Monday, September 23, 2013

Erlang and Riak

Today I learned that Riak, a distributed database based on Amazon's Dynamo, is written in Erlang. This is really cool because I personally have some experience with Apache Cassandra, which is another Dynamo-like distributed database written in Java. Specifically, when I worked with Cassandra, I encountered multiple concurrency bugs that were very difficult to track down and sometimes quite insidious. That's not to fault the writers of Cassandra; it is a complex, multithreaded system that has a lot of moving parts, which is exactly the type of code that led me to write about the difficulty of multithreading. Being written in Erlang, however, Riak should be able to escape some of the reliability issues that arise when dealing with shared, mutable state in Java. I am particularly curious if Riak is more stable than Cassandra, but this information seems hard to come by.

= = = = = = =

### Exercise set
a: Answer these questions from the blog post on Erlang and Riak, one line each, marked (i), (ii), and (iii):
(i) What date is given on the post?
(ii) In what language is Riak written?
(iii) Which Dynamo-like database written in Java has the writer worked with?
b: Update part of the blog post on Erlang and Riak, beginning at the words "Today I learned" and stopping after "to come by.", with "insidious" changed to "subtle".
c: Write what comes next in the blog post on Erlang and Riak, picking up after its last sentence.

### Information shown
= = = = = = =

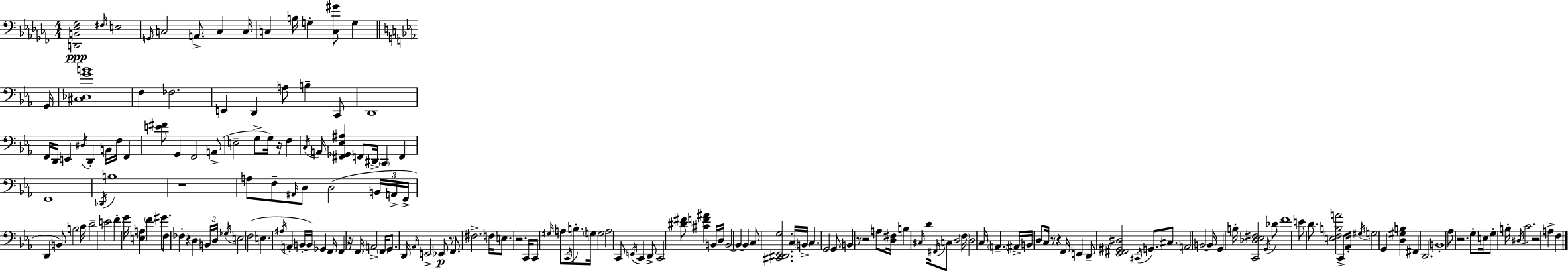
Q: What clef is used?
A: bass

= = = = = = =

### Replies
a:
(i) Monday, September 23, 2013
(ii) Erlang
(iii) Apache Cassandra

b:
Today I learned that Riak, a distributed database based on Amazon's Dynamo, is written in Erlang. This is really cool because I personally have some experience with Apache Cassandra, which is another Dynamo-like distributed database written in Java. Specifically, when I worked with Cassandra, I encountered multiple concurrency bugs that were very difficult to track down and sometimes quite subtle. That's not to fault the writers of Cassandra; it is a complex, multithreaded system that has a lot of moving parts, which is exactly the type of code that led me to write about the difficulty of multithreading. Being written in Erlang, however, Riak should be able to escape some of the reliability issues that arise when dealing with shared, mutable state in Java. I am particularly curious if Riak is more stable than Cassandra, but this information seems hard to come by.

c:
I did stumble across this blog post evaluating the choice of Erlang for Riak five years later. The folks at Basho (company behind Riak) seem to be happy with it, and their rationale for choosing Erlang lines up pretty well with my expectations. Two of the more interesting benefits they describe are that "a 'many-small-heaps' approach to garbage collection would make it easier to build systems not suffering from unpredictable pauses in production" and "the ability to inspect and modify a live system at run-time with almost no planning or cost." The former hits home again with my Cassandra experience, as Java garbage collection on a 16GB heap is not nearly as predictable as one would hope, and the latter is certainly valuable for fast-paced startups and the (in)famous "move fast, break things" philosophy. In the end, I am just happy to see that there are startups out there who have sought alternatives to the concurrent programming hell and built some neat systems as a result of it.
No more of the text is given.